Jan. 23 (Bloomberg) -- Two New Jersey congressmen proposed different bills to loosen a 20-year-old federal law that bans sports betting in 46 U.S. states.
Representative Frank LoBiondo, a Republican from Vineland, said his legislation would let states seek permission to circumvent a 1992 federal law that allows sports bets only in Nevada, Delaware, Montana and Oregon. Representative Frank Pallone, a Democrat from Long Branch, wants the exemption solely for New Jersey.
“New Jersey would be carved out,” Pallone said at a news conference in Trenton today. “We’re not dealing with any other state.”
Pallone said he concentrated on New Jersey because voters and Governor Chris Christie, a Republican, have supported the expansion of gambling. Pallone declined to “get into the details of how we’re going to get it passed or what the chances are.” Both congressmen plan to introduce the measures today.

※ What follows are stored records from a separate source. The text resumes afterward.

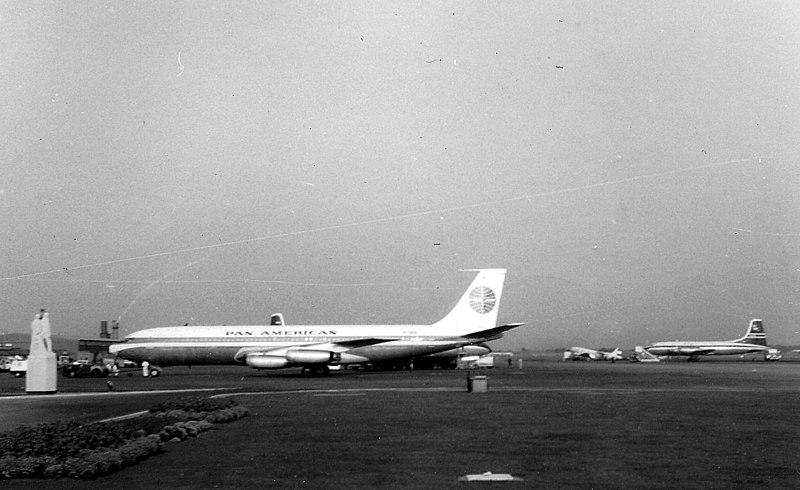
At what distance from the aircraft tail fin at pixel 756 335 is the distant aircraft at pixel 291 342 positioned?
67.5 metres

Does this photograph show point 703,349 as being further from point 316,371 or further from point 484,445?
point 484,445

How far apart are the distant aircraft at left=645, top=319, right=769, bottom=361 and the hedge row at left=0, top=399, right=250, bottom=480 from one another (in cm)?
9728

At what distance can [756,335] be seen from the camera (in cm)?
10919

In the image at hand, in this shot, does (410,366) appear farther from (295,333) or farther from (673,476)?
(673,476)

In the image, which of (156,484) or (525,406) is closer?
(156,484)

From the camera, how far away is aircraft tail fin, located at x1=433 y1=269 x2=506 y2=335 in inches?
2375

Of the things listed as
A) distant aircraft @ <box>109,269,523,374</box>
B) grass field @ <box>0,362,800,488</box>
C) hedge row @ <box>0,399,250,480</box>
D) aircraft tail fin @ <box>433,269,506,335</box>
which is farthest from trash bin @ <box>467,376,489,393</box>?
aircraft tail fin @ <box>433,269,506,335</box>

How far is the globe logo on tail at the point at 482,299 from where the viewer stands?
6184 centimetres

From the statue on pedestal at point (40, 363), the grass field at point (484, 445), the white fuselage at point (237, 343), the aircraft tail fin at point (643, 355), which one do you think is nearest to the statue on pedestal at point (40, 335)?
the statue on pedestal at point (40, 363)

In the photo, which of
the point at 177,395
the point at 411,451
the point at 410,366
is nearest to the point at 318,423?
the point at 411,451

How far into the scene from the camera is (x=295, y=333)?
5544cm

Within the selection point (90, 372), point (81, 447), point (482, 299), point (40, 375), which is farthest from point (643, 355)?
point (81, 447)

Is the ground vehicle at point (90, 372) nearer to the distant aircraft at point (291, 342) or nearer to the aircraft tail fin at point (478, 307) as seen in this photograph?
the distant aircraft at point (291, 342)

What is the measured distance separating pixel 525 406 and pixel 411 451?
11.2 meters
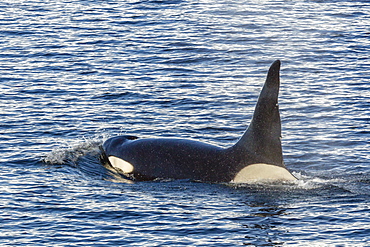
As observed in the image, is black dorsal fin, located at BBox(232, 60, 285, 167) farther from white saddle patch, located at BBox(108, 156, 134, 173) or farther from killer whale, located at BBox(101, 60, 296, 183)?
white saddle patch, located at BBox(108, 156, 134, 173)

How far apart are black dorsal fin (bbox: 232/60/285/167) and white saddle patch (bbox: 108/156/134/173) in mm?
2653

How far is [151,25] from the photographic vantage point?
36.3 meters

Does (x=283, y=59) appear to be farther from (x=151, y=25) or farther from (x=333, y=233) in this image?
(x=333, y=233)

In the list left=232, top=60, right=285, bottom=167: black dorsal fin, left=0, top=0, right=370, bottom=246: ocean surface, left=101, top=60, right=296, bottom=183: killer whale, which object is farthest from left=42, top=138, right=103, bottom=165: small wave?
left=232, top=60, right=285, bottom=167: black dorsal fin

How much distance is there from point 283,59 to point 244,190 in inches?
598

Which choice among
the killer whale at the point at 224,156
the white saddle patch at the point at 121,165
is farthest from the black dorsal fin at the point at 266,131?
the white saddle patch at the point at 121,165

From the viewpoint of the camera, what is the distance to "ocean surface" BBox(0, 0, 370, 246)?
1412 centimetres

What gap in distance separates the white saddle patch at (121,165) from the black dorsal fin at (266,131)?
2.65 metres

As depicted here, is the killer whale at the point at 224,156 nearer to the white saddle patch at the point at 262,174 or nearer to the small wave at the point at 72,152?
the white saddle patch at the point at 262,174

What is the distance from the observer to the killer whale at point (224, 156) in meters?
15.0


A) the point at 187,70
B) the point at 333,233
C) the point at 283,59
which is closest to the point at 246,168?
the point at 333,233

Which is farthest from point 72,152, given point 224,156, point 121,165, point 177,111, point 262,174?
point 262,174

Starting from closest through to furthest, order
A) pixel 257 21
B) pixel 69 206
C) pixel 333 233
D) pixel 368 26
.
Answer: pixel 333 233
pixel 69 206
pixel 368 26
pixel 257 21

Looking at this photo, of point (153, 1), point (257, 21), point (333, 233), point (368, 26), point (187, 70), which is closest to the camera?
point (333, 233)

Jason Galanes, a spokesman for LoBiondo, said the congressman worked on his bill with members of the casino industry and the House legislative counsel. A broader measure is more likely to get support in Congress than one that only exempts New Jersey, LoBiondo said in a statement. His bill would give states until 2016 to apply.

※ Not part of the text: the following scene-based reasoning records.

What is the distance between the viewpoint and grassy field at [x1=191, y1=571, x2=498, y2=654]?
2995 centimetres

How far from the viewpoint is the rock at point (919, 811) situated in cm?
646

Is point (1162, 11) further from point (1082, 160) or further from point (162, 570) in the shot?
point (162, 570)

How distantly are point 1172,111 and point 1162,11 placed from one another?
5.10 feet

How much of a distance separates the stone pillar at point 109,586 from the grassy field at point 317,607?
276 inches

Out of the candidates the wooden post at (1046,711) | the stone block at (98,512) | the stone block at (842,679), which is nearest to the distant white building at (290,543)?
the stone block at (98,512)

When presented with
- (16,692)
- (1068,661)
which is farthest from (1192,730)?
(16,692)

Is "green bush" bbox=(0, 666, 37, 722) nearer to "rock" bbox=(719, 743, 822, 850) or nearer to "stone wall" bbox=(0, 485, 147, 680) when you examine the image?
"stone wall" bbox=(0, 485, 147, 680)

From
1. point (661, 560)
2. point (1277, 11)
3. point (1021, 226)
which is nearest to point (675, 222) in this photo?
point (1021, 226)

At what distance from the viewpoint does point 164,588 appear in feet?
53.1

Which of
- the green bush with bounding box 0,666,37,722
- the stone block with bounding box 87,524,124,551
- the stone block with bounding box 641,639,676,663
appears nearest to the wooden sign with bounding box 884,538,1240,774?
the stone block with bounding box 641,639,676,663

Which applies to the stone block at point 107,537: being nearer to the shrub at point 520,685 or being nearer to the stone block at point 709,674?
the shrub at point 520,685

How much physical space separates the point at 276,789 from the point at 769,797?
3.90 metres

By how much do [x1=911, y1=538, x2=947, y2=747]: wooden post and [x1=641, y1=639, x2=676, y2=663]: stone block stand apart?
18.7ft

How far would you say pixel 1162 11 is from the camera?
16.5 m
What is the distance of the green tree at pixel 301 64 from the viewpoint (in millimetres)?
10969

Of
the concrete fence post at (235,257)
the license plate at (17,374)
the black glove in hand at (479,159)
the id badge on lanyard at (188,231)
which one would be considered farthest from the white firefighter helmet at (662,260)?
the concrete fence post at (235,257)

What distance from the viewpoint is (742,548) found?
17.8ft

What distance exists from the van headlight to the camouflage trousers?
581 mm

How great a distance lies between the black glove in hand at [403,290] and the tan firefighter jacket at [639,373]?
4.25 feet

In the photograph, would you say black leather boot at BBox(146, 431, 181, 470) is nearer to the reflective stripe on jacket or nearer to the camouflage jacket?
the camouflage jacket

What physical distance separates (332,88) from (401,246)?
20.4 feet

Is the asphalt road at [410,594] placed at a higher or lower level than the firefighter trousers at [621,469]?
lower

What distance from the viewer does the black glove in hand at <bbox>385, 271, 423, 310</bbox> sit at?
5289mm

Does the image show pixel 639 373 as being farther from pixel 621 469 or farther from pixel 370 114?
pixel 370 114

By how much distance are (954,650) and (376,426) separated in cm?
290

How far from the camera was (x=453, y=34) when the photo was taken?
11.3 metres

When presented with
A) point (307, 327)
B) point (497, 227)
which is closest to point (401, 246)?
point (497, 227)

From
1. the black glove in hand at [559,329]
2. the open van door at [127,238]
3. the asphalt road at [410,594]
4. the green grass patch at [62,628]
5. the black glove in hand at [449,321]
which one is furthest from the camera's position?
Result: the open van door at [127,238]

“If it’s going to be a New Jersey exemption only, what gives those other states the incentive?” Galanes said in a phone interview. “We went with the idea to let all states have an equal opportunity.”
New Jersey, with resorts along Atlantic Ocean beaches, is the second-largest U.S. casino market, behind Nevada. Pressures on the industry, including competition from new casinos in Pennsylvania, prompted Christie’s administration to approve a $261 million tax reimbursement for the newest resort, the Revel casino scheduled to open this year.
In November, New Jersey voters passed a ballot measure supporting sports betting at casinos and tracks, 64 percent to 36 percent. Christie on Jan. 17 signed a bill that would permit wagering on professional and college sports if the federal ban is lifted.
Professional leagues such as the National Basketball Association have traditionally opposed legalizing sports betting.
“I don’t have any idea of what has a better chance of getting through Congress -- I’m just not close enough to it so I don’t know,” Christie told reporters today in Trenton. “The fact is, whatever allows us to be able to institute sports gambling in New Jersey in a way that’s legal I’m in favor of. Whatever approach can get through Congress is fine by me.”